▶ Consigne 1
Pouvez-vous résumer en deux phrases le texte sur Jean-Elie Leriget de la Faye ?
▶ Consigne 2
Pouvez-vous reproduire le passage du texte sur Jean-Elie Leriget de la Faye qui commence par « Peu de temps » et se poursuit jusqu'à « d'y bien faire. » ?

▶ Texte cité

####################

JEAN-ELIE LERIGET DE LA FAYE naquit à Vienne le 15 avril 1671, de Pierre Leriget de la Faye, écuyer, receveur - général des finances de Dauphiné, et d'Anne Heraut. Le père était homme de belles-lettres, malgré un genre de vie et des occupations qui en paraissent assez éloignées. Deux fils qu'il a eus héritèrent de lui cette inclination; mais la nature fit leur partage, de sorte que l'aîné eut plus de goût pour les sciences sérieuses, et le cadet pour les agréables.

Le P. Loup, jésuite, habile mathématicien, trouvant beaucoup d'ouverture d'esprit à cet aîné dont nous parlons, lui apprit les élémens de géométrie. Le disciple se portait à ces connaissances avec d'autant plus d'ardeur, qu'il les croyait utiles au métier de la guerre qu'il voulait embrasser. Son impatience d'y entrer fut si vive, qu'à l'âge de dix-neuf ans il s'enrôla comme simple cavalier: action où un jeune homme sacrifiait une petite délicatesse d'honneur, à l'empressement d'acquérir un honneur plus solide. A peine était-il soldat, qu'il se trouva à la bataille de Fleurus.

Peu de temps après, il prit une route plus convenable. Il entra dans les mousquetaires du roi ; de là il fut enseigne dans le régiment des gardes; et il était lieutenant, et servait dans l'armée du maréchal de Bouflers, lorsque se donna le combat d'Eckeren près d'Anvers, en 1703. Sa compagnie n'était point commandée, et il la laissa au camp pour aller joindre, comme volontaire, un détachement de grenadiers. Quiconque cherche ces occasions où son devoir ne l'appelle point, sait assez qu'il ne suffirait pas d'y bien faire.

Il fut capitaine aux gardes en la même année 1703. Il était à la bataille de Ramillies et à celle d'Oudenarde. Dans cette dernière il commandait un bataillon, et se distingua beaucoup. II s'est trouvé aussi aux siéges de Douay et du Quesnoy dans une même campagne.

####################

▶ Données fournies
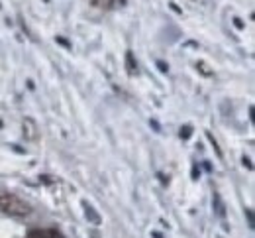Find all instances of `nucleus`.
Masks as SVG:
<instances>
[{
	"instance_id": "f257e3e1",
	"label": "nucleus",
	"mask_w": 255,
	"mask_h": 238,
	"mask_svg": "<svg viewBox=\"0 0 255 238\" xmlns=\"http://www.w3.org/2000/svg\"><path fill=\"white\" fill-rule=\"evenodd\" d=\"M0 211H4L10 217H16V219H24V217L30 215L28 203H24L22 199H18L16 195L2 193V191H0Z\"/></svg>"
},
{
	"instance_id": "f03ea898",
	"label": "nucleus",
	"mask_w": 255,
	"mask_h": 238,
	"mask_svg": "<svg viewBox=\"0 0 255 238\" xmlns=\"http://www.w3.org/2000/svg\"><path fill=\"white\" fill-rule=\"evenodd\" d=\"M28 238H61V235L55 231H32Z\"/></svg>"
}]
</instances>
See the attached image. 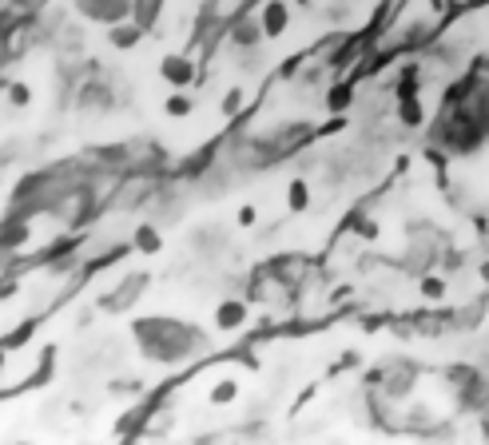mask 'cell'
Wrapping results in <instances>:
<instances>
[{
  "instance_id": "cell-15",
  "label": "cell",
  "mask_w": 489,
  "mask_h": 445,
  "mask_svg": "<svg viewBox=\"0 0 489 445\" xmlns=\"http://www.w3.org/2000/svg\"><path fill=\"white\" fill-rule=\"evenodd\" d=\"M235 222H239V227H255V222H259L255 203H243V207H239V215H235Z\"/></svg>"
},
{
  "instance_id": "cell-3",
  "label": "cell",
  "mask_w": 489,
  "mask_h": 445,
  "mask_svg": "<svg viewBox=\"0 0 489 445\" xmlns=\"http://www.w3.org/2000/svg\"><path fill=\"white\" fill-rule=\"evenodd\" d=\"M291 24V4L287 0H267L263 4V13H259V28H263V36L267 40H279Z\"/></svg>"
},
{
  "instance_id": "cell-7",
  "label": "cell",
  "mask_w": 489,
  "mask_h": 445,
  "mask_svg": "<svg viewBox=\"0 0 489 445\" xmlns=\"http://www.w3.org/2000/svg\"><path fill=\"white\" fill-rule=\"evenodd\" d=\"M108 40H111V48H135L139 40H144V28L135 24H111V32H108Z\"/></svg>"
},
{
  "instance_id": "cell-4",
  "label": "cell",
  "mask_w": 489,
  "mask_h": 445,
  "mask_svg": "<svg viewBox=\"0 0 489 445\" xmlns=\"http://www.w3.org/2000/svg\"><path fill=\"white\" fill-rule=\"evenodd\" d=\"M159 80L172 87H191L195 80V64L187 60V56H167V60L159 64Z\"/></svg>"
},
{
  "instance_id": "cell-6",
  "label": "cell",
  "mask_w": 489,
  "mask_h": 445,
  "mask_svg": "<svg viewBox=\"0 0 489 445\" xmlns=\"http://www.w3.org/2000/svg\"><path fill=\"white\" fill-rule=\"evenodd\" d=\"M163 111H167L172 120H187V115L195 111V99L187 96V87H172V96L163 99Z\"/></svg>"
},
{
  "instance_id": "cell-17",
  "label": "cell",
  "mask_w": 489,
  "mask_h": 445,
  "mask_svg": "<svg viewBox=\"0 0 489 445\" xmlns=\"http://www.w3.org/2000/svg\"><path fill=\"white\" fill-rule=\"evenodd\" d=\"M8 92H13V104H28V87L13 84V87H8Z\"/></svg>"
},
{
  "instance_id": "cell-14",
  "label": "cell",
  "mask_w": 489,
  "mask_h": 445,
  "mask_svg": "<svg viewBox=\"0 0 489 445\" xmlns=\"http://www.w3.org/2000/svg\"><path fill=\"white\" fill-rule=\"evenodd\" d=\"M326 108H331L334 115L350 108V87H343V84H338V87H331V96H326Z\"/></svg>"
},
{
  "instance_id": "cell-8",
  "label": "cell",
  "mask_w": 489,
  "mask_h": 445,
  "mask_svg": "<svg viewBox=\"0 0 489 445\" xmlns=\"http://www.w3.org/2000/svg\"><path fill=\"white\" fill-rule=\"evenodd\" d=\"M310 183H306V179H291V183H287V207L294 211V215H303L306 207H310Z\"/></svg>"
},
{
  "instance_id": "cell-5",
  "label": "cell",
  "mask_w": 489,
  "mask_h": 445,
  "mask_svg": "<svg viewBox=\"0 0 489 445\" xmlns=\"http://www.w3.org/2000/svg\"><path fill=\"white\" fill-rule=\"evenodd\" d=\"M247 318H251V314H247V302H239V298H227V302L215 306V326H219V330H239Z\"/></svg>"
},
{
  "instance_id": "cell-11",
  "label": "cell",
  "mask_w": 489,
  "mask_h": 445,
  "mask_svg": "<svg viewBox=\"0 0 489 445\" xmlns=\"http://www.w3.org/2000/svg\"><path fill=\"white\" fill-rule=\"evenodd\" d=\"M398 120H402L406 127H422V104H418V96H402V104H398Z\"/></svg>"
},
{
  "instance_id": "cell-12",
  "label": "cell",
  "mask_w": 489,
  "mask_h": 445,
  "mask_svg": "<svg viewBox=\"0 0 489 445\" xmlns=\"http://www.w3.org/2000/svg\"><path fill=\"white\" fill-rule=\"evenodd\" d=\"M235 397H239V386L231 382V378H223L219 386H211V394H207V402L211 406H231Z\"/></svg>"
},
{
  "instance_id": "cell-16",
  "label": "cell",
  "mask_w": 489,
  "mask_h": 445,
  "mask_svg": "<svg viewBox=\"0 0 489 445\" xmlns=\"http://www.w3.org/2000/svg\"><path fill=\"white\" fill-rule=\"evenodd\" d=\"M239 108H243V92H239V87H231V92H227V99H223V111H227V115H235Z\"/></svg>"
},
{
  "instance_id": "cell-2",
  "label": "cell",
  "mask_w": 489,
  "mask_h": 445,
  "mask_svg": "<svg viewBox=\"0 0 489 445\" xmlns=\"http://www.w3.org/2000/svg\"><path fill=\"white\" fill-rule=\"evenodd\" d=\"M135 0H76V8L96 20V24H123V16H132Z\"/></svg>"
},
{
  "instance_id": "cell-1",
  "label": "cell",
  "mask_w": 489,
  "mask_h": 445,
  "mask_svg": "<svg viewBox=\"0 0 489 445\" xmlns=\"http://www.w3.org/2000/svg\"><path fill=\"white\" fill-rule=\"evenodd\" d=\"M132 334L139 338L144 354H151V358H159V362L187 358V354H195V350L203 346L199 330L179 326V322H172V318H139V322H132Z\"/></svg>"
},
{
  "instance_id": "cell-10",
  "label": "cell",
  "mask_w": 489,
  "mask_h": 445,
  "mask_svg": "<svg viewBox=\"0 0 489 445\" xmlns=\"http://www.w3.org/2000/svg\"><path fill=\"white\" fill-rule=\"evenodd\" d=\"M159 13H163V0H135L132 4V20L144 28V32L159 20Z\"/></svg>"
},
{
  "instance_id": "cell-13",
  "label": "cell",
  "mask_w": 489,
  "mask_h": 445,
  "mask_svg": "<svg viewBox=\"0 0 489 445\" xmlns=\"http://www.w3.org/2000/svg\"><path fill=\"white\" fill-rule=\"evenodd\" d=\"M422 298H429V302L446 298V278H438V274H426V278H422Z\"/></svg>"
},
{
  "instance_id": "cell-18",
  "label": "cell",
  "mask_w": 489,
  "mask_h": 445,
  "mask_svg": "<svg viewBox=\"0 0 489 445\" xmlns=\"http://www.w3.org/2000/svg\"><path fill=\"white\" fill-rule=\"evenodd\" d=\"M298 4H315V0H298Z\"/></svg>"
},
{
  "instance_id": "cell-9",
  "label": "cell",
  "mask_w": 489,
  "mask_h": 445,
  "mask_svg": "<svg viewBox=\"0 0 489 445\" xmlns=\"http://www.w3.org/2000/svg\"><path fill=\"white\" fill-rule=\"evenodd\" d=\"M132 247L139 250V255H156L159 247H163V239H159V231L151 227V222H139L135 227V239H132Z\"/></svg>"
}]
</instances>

####################

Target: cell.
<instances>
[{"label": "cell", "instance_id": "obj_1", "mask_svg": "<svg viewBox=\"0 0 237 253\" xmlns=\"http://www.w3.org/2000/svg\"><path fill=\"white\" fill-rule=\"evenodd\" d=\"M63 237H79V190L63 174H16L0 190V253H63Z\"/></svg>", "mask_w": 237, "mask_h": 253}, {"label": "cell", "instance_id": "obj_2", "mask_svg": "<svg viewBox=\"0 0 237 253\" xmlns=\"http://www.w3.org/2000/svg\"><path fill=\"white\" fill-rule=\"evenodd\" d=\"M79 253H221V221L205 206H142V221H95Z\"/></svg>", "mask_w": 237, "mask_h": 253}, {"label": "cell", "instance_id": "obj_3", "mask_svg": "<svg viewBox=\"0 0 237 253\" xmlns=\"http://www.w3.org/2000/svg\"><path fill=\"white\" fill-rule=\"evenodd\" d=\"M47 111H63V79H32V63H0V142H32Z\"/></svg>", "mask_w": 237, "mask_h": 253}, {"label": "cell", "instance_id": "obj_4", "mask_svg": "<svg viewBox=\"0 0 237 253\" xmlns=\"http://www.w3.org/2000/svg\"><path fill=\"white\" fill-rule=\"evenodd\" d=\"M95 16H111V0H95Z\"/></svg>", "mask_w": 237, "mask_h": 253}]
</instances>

####################

▶ Réponse attendue 1
Né à Vienne le 15 avril 1671 d'un receveur-général des finances de Dauphiné épris de belles-lettres, Jean-Elie Leriget de la Faye apprit la géométrie auprès du P. Loup, puis s'enrôla à dix-neuf ans comme simple cavalier et se trouva à la bataille de Fleurus. Passé ensuite par les mousquetaires du roi et le régiment des gardes, il combattit en volontaire à Eckeren en 1703, devint capitaine aux gardes la même année, se distingua à Oudenarde à la tête d'un bataillon et participa aux sièges de Douay et du Quesnoy.

▶ Réponse attendue 2
Peu de temps après, il prit une route plus convenable. Il entra dans les mousquetaires du roi ; de là il fut enseigne dans le régiment des gardes; et il était lieutenant, et servait dans l'armée du maréchal de Bouflers, lorsque se donna le combat d'Eckeren près d'Anvers, en 1703. Sa compagnie n'était point commandée, et il la laissa au camp pour aller joindre, comme volontaire, un détachement de grenadiers. Quiconque cherche ces occasions où son devoir ne l'appelle point, sait assez qu'il ne suffirait pas d'y bien faire.